Collected data
::::::::::
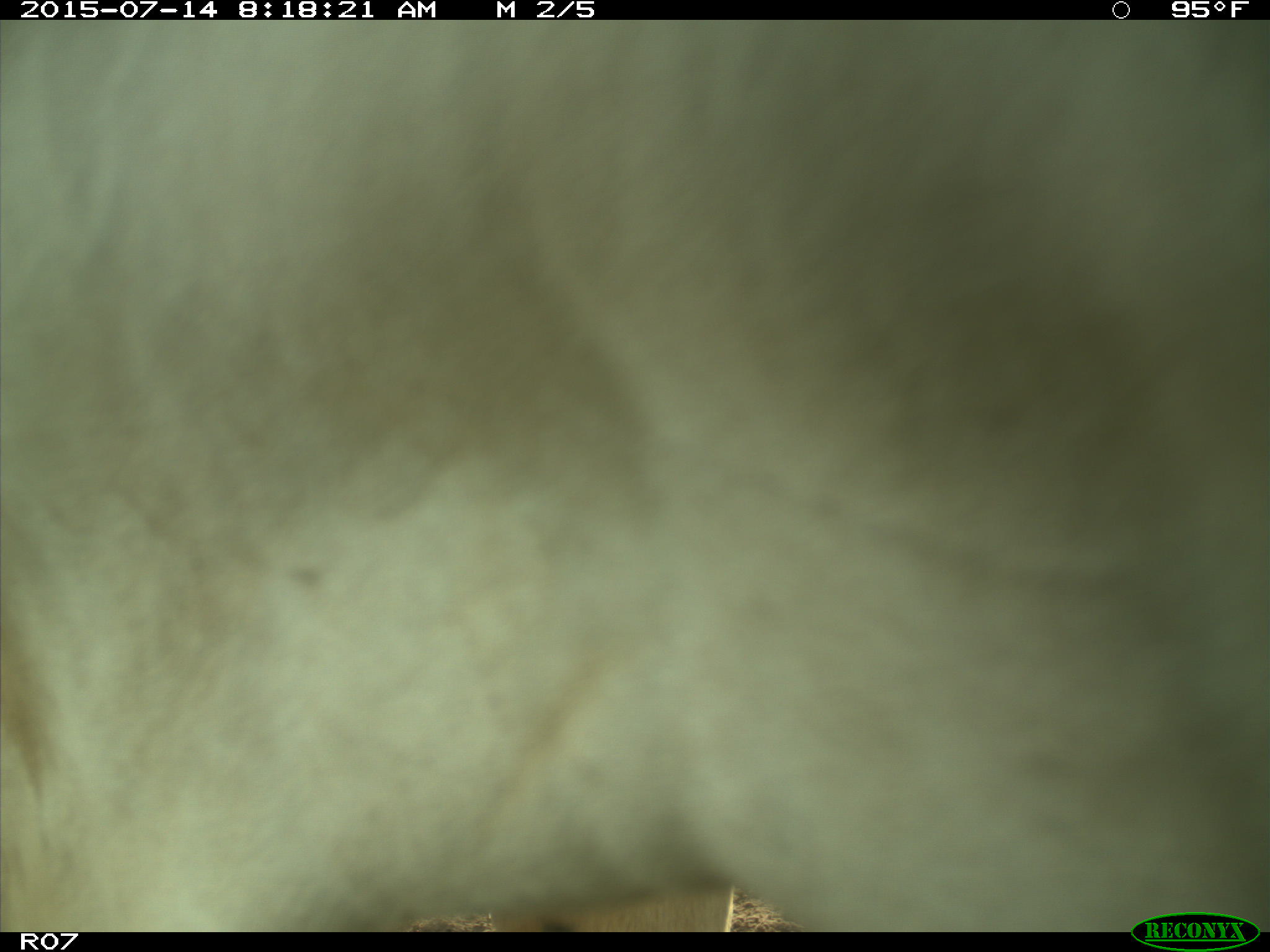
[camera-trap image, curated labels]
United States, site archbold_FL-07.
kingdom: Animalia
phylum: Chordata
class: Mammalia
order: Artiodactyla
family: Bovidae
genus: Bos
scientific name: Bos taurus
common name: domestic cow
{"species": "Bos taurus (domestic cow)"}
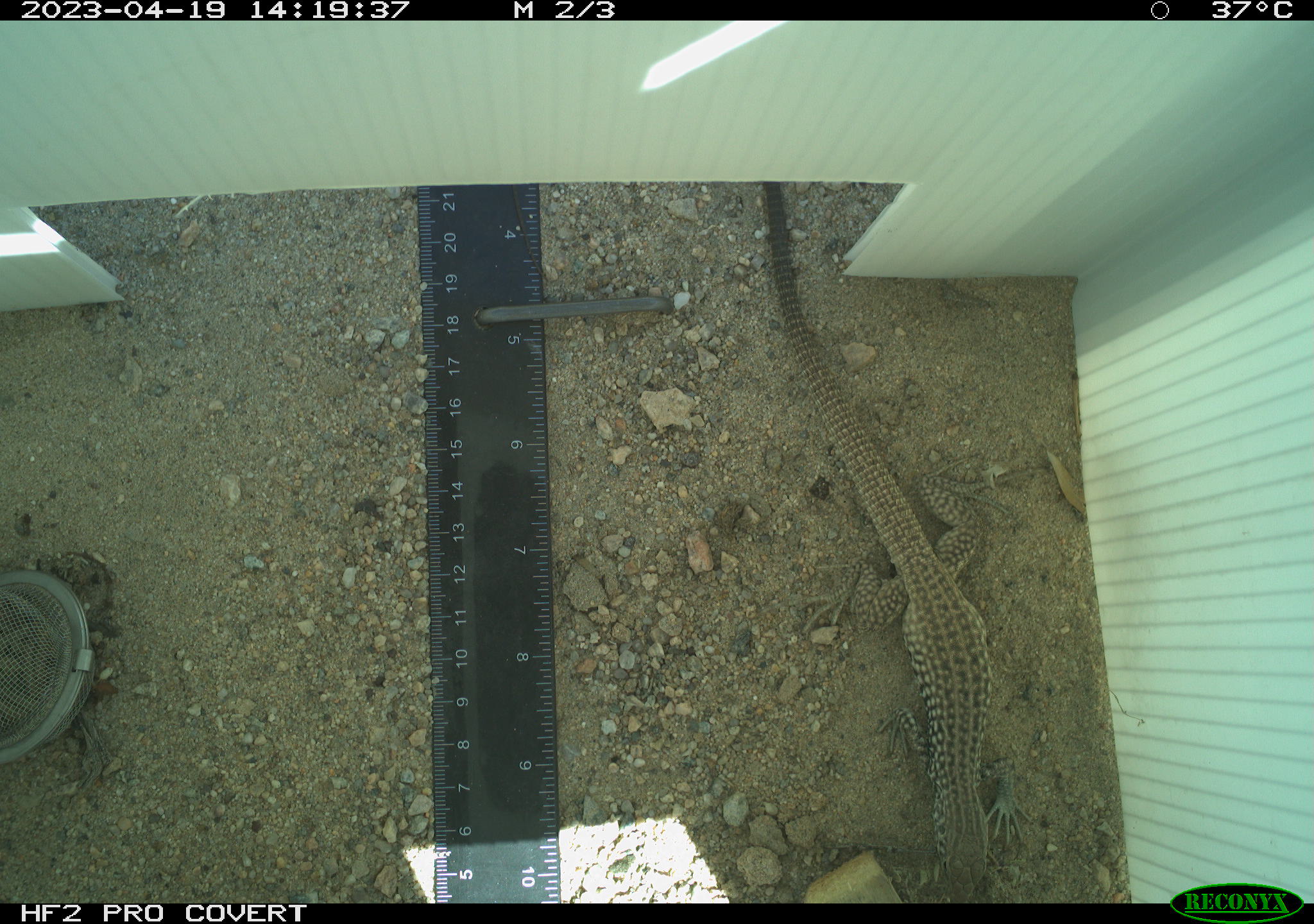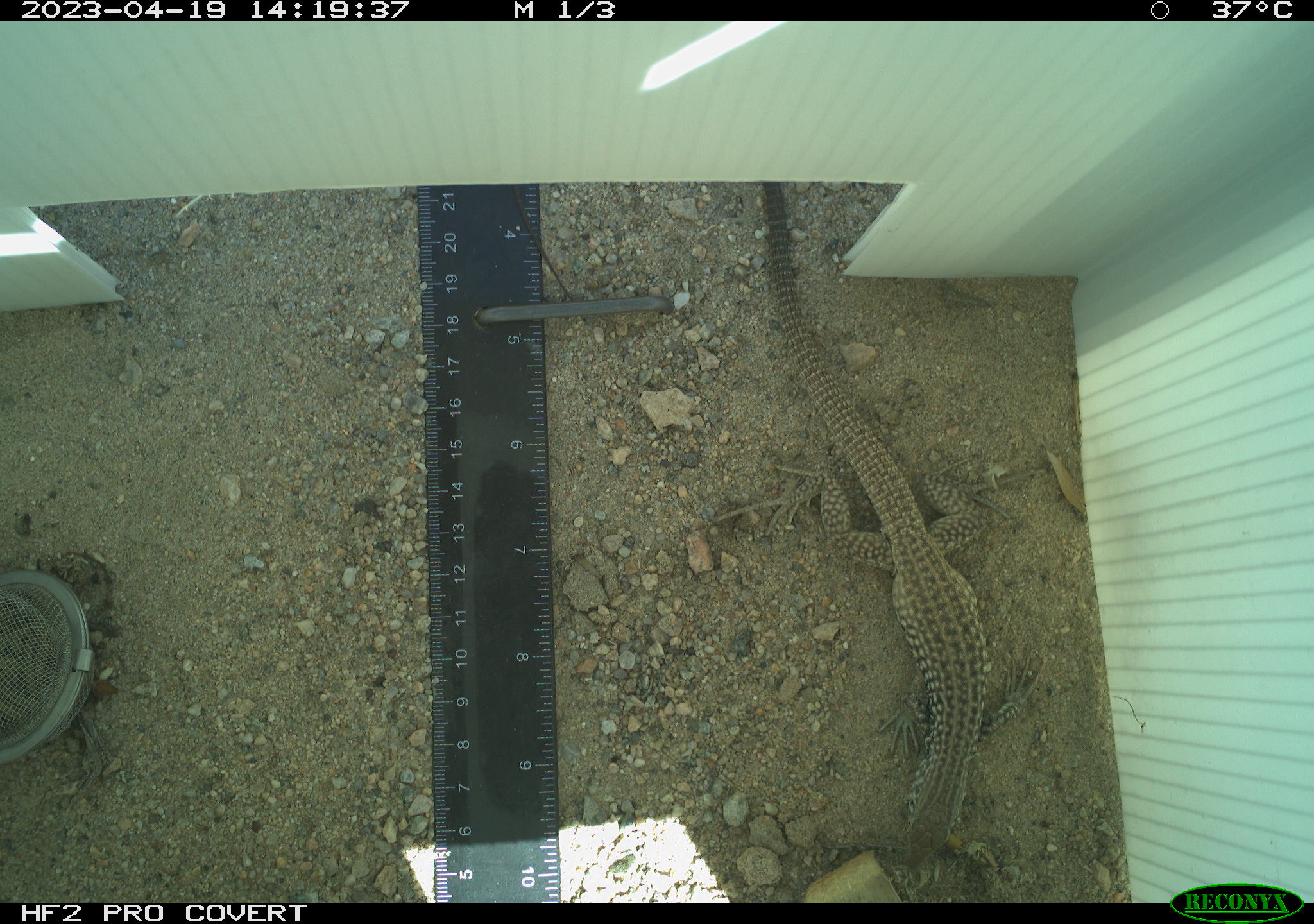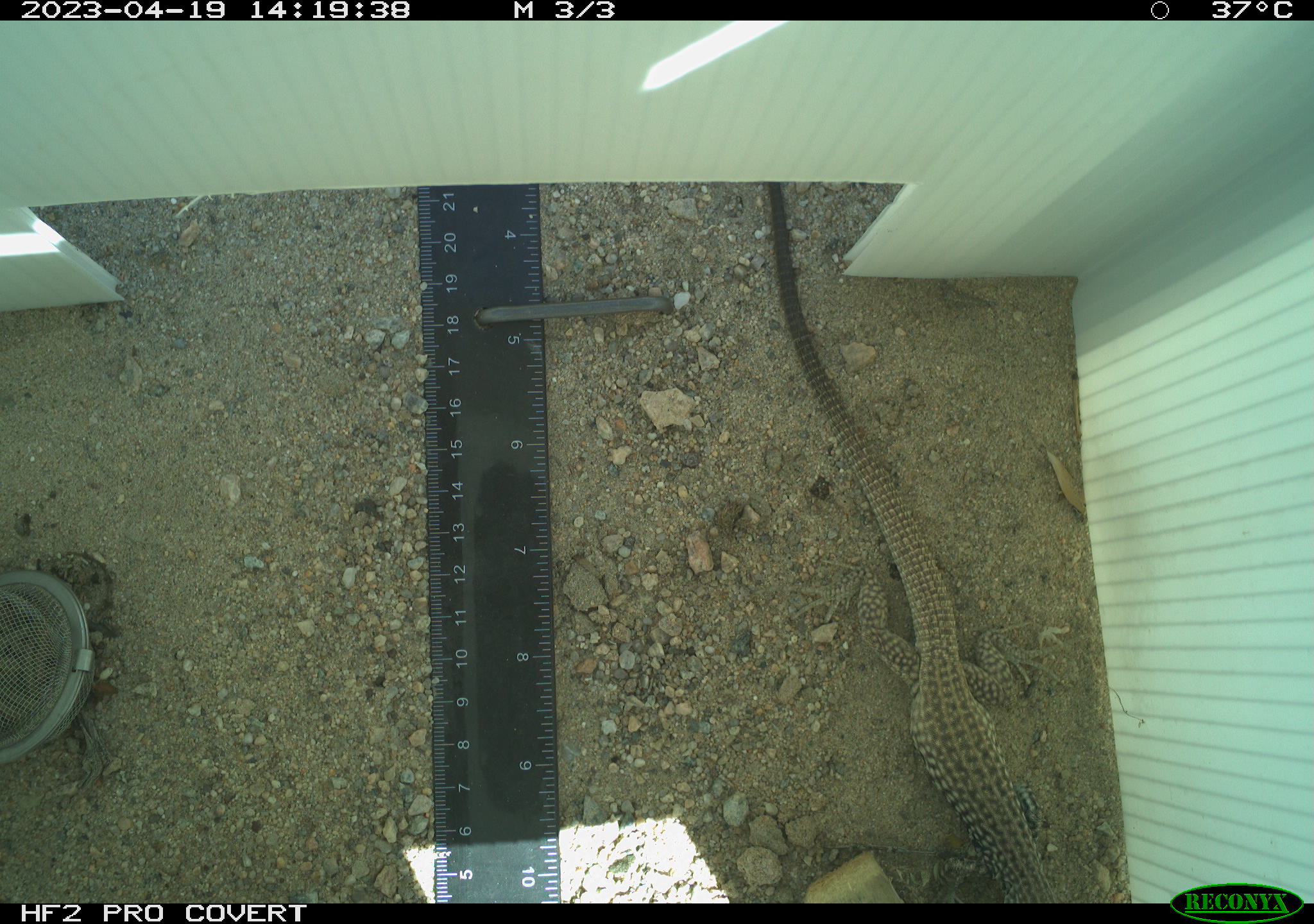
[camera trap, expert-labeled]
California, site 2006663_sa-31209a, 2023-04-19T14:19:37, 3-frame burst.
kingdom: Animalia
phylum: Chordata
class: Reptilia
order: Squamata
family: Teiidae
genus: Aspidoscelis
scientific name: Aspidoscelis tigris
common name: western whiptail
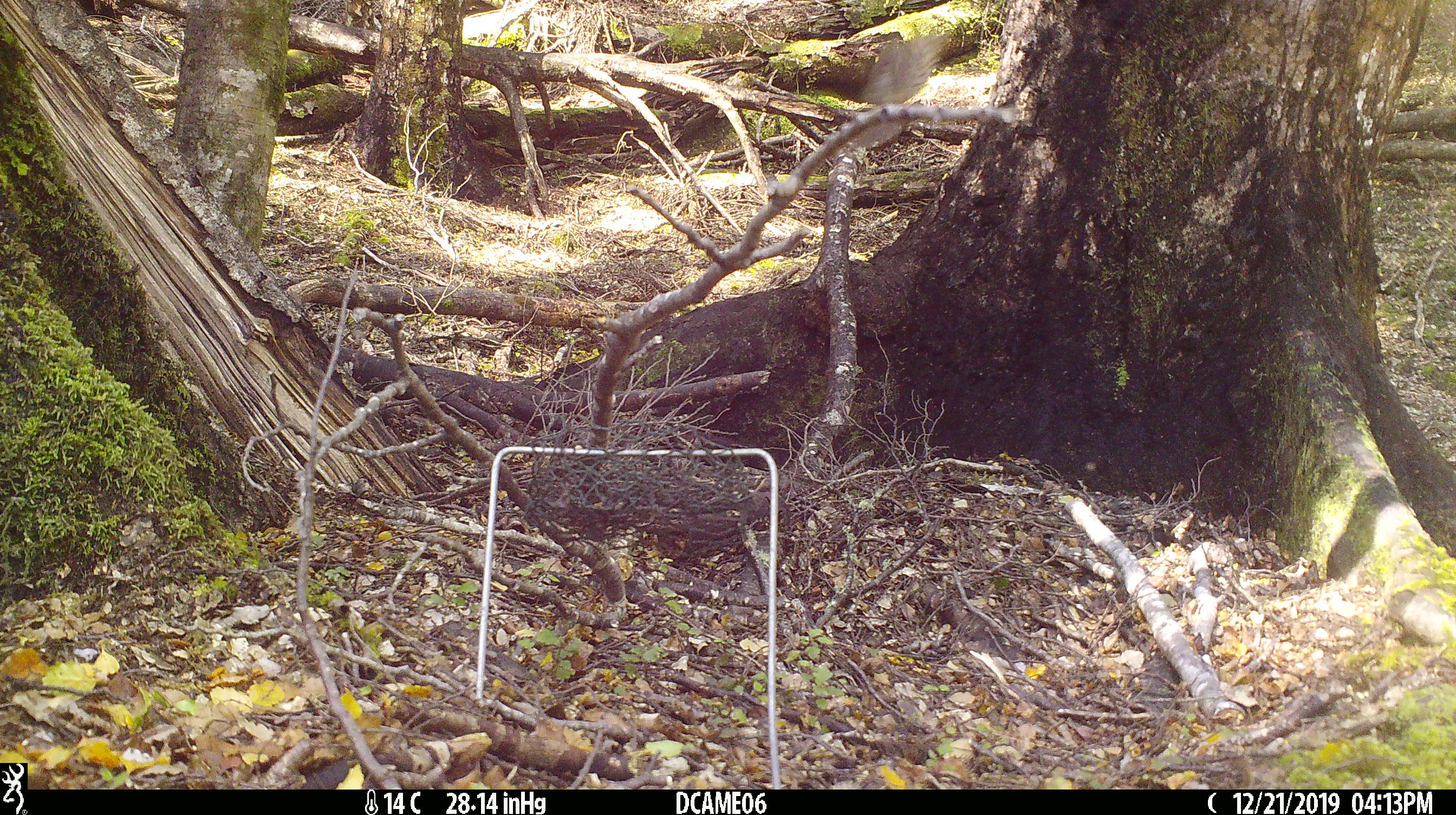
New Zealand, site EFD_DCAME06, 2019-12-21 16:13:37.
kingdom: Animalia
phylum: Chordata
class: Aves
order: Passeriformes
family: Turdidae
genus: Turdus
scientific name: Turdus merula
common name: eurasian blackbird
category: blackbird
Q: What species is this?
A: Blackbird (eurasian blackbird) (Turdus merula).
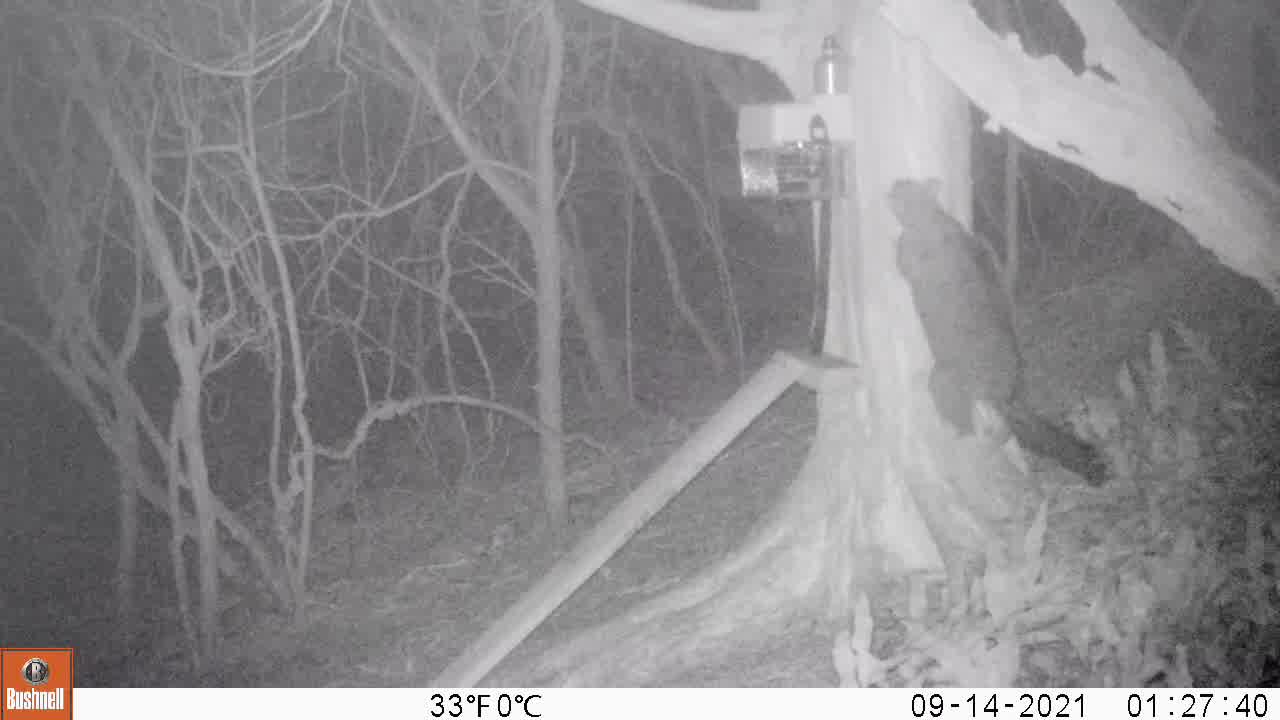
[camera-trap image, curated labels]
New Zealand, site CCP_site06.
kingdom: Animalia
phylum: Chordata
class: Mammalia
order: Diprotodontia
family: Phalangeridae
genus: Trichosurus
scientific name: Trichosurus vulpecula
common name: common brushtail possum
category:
::::::::::
▸ Directions:
Set every line of the records down again exactly, and exclude all pictures.

▸ Output of the task:
[camera-trap image, curated labels]
United States, site archbold_FL-07.
kingdom: Animalia
phylum: Chordata
class: Mammalia
order: Artiodactyla
family: Bovidae
genus: Bos
scientific name: Bos taurus
common name: domestic cow
{"species": "Bos taurus (domestic cow)"}
[camera trap, expert-labeled]
California, site 2006663_sa-31209a, 2023-04-19T14:19:37, 3-frame burst.
kingdom: Animalia
phylum: Chordata
class: Reptilia
order: Squamata
family: Teiidae
genus: Aspidoscelis
scientific name: Aspidoscelis tigris
common name: western whiptail
New Zealand, site EFD_DCAME06, 2019-12-21 16:13:37.
kingdom: Animalia
phylum: Chordata
class: Aves
order: Passeriformes
family: Turdidae
genus: Turdus
scientific name: Turdus merula
common name: eurasian blackbird
category: blackbird
Q: What species is this?
A: Blackbird (eurasian blackbird) (Turdus merula).
[camera-trap image, curated labels]
New Zealand, site CCP_site06.
kingdom: Animalia
phylum: Chordata
class: Mammalia
order: Diprotodontia
family: Phalangeridae
genus: Trichosurus
scientific name: Trichosurus vulpecula
common name: common brushtail possum
category:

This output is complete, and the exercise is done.